Das war meine feste Überzeugung im Frühling 1971, wenige Wochen nach meiner Ankunft in Grenchen.

Inzwischen bin ich 77 Jahre alt, lebe in Grenchen und hoffe, dass ich hier noch älter werden darf.

«Du bist ja nicht mehr bei Trost, das kannst du unmöglich machen!» So etwas hatte die Mutter noch nie zu ihm gesagt.

Mein Vater war trotzdem nicht sonderlich beeindruckt. Er sollte eine Ansprache halten.

Bei uns im Dorf hatte er schon oft vor vielen Leuten geredet, immer aus dem Stegreif, immer mit Erfolg.

Jetzt aber sollte er in GRENCHEN sprechen, in einer richtigen Stadt, vor den Mitgliedern des freien Arbeiterverbandes aus dem ganzen Kanton.

■ Aufgabe ■
Vor wem sollte der Vater laut dem vorgegebenen Text in Grenchen seine Ansprache halten?

■ Quellenauszug ■

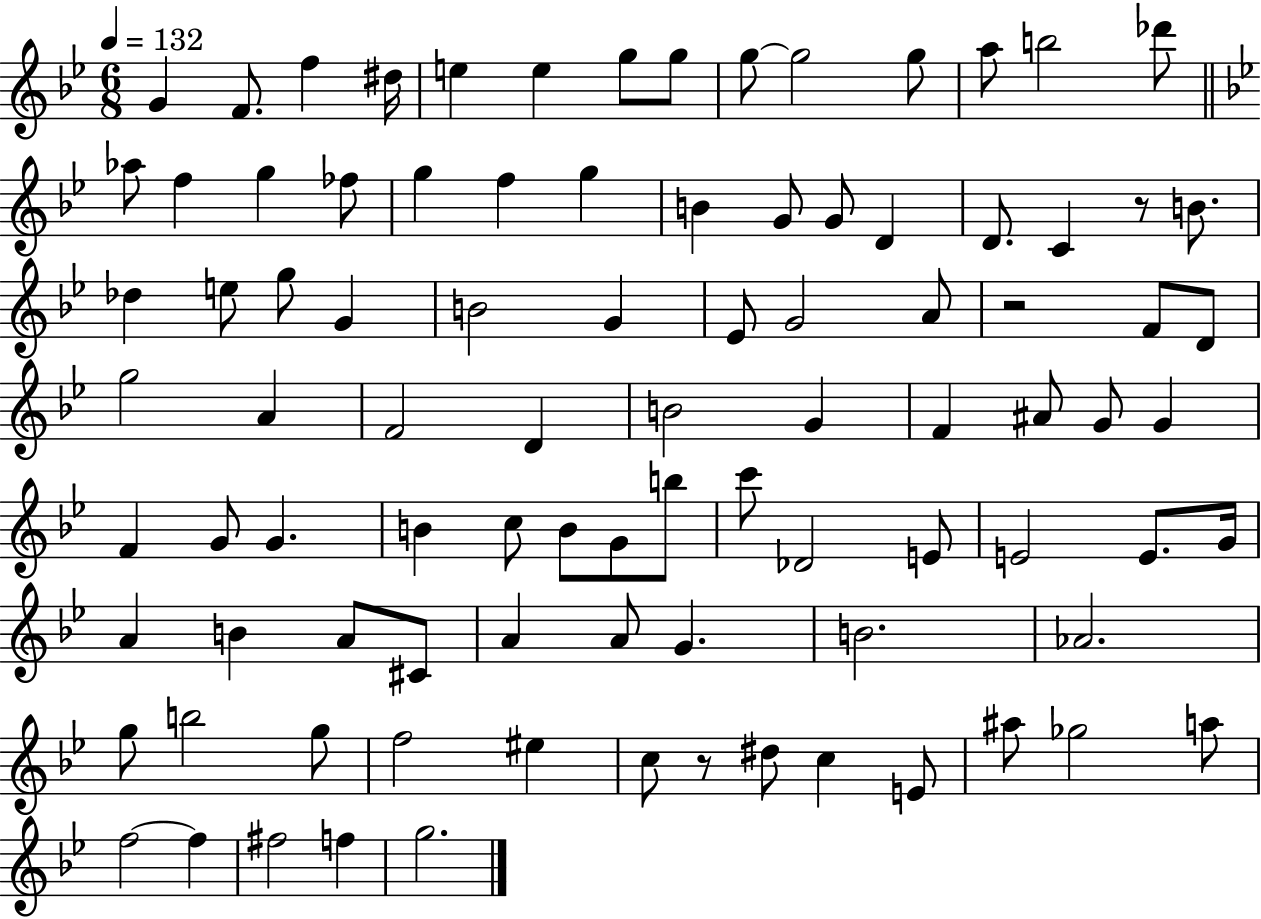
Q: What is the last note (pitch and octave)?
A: G5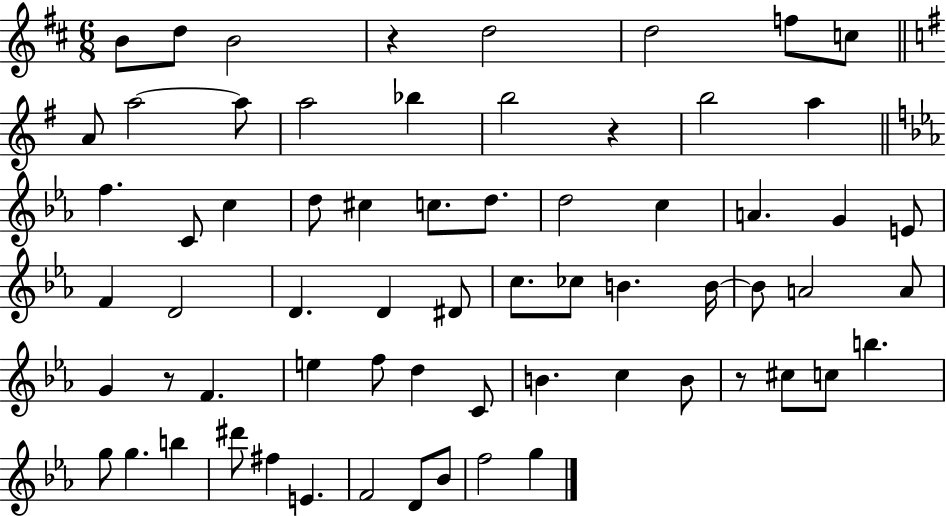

■ Lösung ■
Vor den Mitgliedern des freien Arbeiterverbandes aus dem ganzen Kanton.